TASK GOAL ▸ Could you continue the article below about Wolt and food delivery, starting right after its last sentence?

DOCUMENT PASSAGE ▸
※

The Behavioral Ingredient in Food Delivery
Wolt has bolted to darlinghood in the Nordic startup circles for their elegantly designed service. And rightfully so.
There's a simple behavioural reason for the rapid adoption of these services, and its one that many other products can be inspired by. You might think its food that Wolt delivers. Not really. That is still delivered by the restaurant. Wolt is in the business of delivering time.
In markets where abundance is the norm, the new scarce resource is time. Ilf we fully comprehend the sheer size of this shift, we'll realise that Wolt (and others) can build around the behaviours that their service actually enables, and devise product adaptations or extensions accordingly.
Customers whose scarcest resource is time are a special, and prosperous, category. They have special needs, preferences and expectations. There's Wolt core market. Such people are also the most likely to become long-term paying customers.
With their basic behaviour dynamic established, Wolt can for now race to scale it, and I'm pretty sure its what the majority of their new funding will go towards.

※

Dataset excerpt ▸
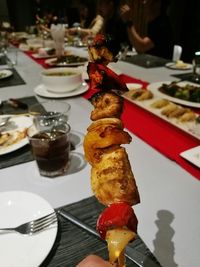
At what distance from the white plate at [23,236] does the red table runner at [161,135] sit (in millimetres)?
516

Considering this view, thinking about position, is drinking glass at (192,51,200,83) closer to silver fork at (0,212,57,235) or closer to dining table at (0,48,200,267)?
dining table at (0,48,200,267)

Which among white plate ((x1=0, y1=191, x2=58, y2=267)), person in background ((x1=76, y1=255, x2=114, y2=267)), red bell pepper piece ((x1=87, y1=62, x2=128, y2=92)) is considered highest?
red bell pepper piece ((x1=87, y1=62, x2=128, y2=92))

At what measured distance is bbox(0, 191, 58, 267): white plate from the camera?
59cm

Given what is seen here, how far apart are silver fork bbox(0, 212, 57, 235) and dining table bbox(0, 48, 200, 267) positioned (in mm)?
70

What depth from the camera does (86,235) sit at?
666mm

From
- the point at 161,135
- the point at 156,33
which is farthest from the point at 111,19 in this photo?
the point at 161,135

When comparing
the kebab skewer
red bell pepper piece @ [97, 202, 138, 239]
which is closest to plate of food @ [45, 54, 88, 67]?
the kebab skewer

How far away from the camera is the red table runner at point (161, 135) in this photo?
3.39 ft

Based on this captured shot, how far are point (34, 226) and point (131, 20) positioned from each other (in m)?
4.81

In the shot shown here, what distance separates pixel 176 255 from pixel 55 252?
268mm

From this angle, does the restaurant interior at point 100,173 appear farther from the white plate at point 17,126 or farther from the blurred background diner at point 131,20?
the blurred background diner at point 131,20

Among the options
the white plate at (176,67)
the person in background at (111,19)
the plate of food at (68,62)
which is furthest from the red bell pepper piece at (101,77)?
the person in background at (111,19)

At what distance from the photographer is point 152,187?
33.7 inches

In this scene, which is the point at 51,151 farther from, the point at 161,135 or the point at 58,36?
the point at 58,36
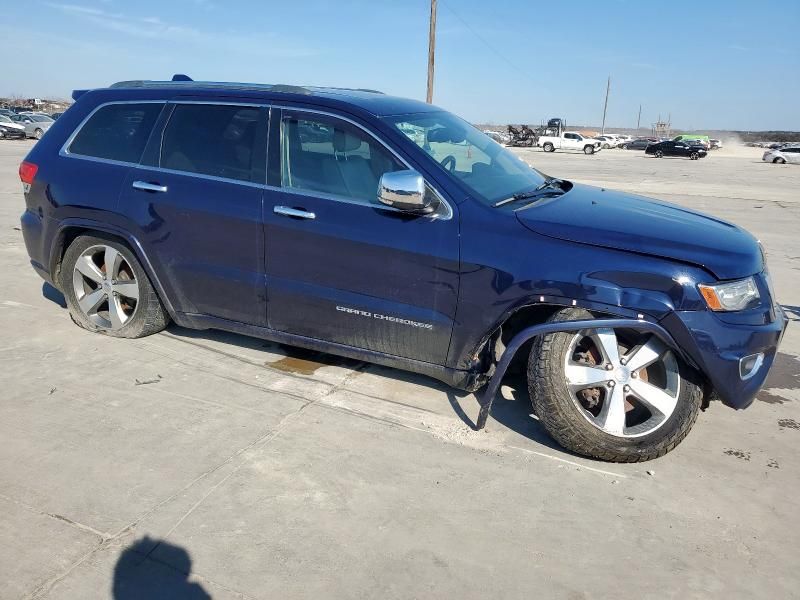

※

WRITTEN ANSWER ▸
But with muscular competition looming, the question is how Wolt can entrench themselves into customer's lives. I'm fairly certain the answers lie at the intersection of location & proximity, mapped to consumption data patterns. Customer preferences will have to be used to contain churn.
A small but significant detail, on the merchant end, is the 'flat fee' model - a stroke of genius which I am not certain if anyone realizes. This has multiple positive effects - it could help the company more accurately forecast revenues based on projected volumes. It could give the merchant added value by earning more on larger orders (the flat fee incentive would drive merchants to try attracting larger orders by offering packages and so on. This in turn could increase customer loyalty and retention.)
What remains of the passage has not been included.